Book Club Worthy

Well I have to admit that I have been a bit desperate lately for a blog post idea. However, the other night I was talking "books" with a group of friends and one of them suggested that I send her a list of books that I have enjoyed and might recommend for her book club. Thus ..... this blog post!

The following is a list of a few books that I have read recently and enjoyed (obviously I have left out the ones that I struggled through or gave away after the first chapter!).  As I said, I liked them all but I have added a bit more info to a few.

photo from Good Reads

The Guernsey Literary and Potato Peel Pie Society by Mary Ann Shaffer and Annie Barrows

This was delightful! The book is written in a series of letters, which at first I thought I would not like but I quickly got used to it. It takes place, for the most part on the Guernsey Island just after WWII. The story is mostly about how the residents of the island coped with the German occupation during the war ... and of course a romantic interest doesn't hurt the plot either!
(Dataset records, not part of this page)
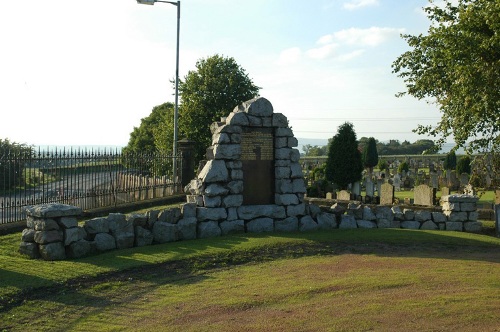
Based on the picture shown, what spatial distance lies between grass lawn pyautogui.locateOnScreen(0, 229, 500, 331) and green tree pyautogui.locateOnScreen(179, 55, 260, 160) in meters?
15.2

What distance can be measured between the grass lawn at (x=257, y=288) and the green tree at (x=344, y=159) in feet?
43.3

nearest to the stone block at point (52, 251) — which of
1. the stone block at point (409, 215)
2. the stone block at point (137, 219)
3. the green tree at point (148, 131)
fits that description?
the stone block at point (137, 219)

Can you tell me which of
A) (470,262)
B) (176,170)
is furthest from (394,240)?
(176,170)

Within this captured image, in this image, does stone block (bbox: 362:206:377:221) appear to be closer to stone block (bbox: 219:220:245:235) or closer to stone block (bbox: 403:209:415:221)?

Check out the link below that includes a great little video narrated by one of the authors.
Random House - Guernsey Lit

 The Postmistress by Sarah Blake
Lit Lovers - summary

And the Mountains Echoed by Khaled Hosseini
Lit Lovers - summary

Cutting for Stone by Abraham Verghese
Lit Lovers - summary

The Sisters Brothers by Patrick deWitt

The Sisters Brothers, I believe won the Man Booker Prize in 2011. It is very different from most titles I choose and has a (believe it or not) a "western" theme! My husband read it and liked it and a female friend also enjoyed it so I thought I'd give it a go. Indeed, I did really enjoy it and actually laughed out loud several times!
Man Booker synopsis of Sisters Brothers

The Glass Castle by Jeannette Walls

This is an incredible biography of the childhood and family life of the author. Her and her siblings endured and eventually thrived in spite of the poverty and instability brought on by their good spirited, intelligent, but extremely dysfunctional parents. If you've ever fretted over your parenting skills or feared that your children will be scarred for life if you miss a school event, your parental confidence will be restored after you read this book. ... sad but delightful and funny at the same time!

Photo from Amazon

The Nine Lives of Charlotte Taylor by Sally Armstrong

This is one of my all time favorite books. It is a good read written by a Canadian journalist and human rights activist with a New Brunswick connection. In fact she recently had a speaking engagement this year in Hampton (a community 20 minutes away from my home.) If you are interested in hearing her speak check out the link to a video of her on the National Speakers Bureau

Charlotte Taylor lived in the front row of history. In 1775, at the young age of twenty, she fled her English country house and boarded a ship to Jamaica with her lover, the family’s black butler. Soon after reaching shore, Charlotte’s lover died of yellow fever, leaving her alone and pregnant in Jamaica. In the sixty-six years that followed, she would find refuge with the Mi’kmaq of what is present-day New Brunswick, have three husbands, nine more children and a lifelong relationship with an aboriginal man. Using a seamless blend of fact and fiction, Charlotte Taylor's great-great-great-granddaughter, Sally Armstrong, reclaims the life of a dauntless and unusual woman and delivers living history with all the drama and sweep of a novel. (copied from Amazon )

The Book of Negroes by Lawrence Hill
lawrence hill -summary etc

The Dove Keepers by Alice Hoffman
alice hoffman - synopsis

The Red Tent by Anita Diamant
Lit Lovers - summary

Shanghai Girls by Lisa See
Dreams of Joy by Lisa See
I particularly enjoyed these because of my experience in China, but I think that they would interest anyone else as well. Dreams of Joy  is the sequel to Shanghai Girls.
Lit Lovers - summary

The Paris Wife by Paula McLain
The book is based on the relationship of Ernest Hemingway and his first wife Hadley Richardson. I was inspired to read this after reading The Sun Also Rises by Ernest Hemingway ..... I'm not a big Hemingway fan or anything, but I felt the need to read one of his novels after touring his home in Cuba. The Sun Also Rises, among other things, depicts the lifestyles of expat Americans and Brits living abroad and, in that way shares similarities with The Paris Wife.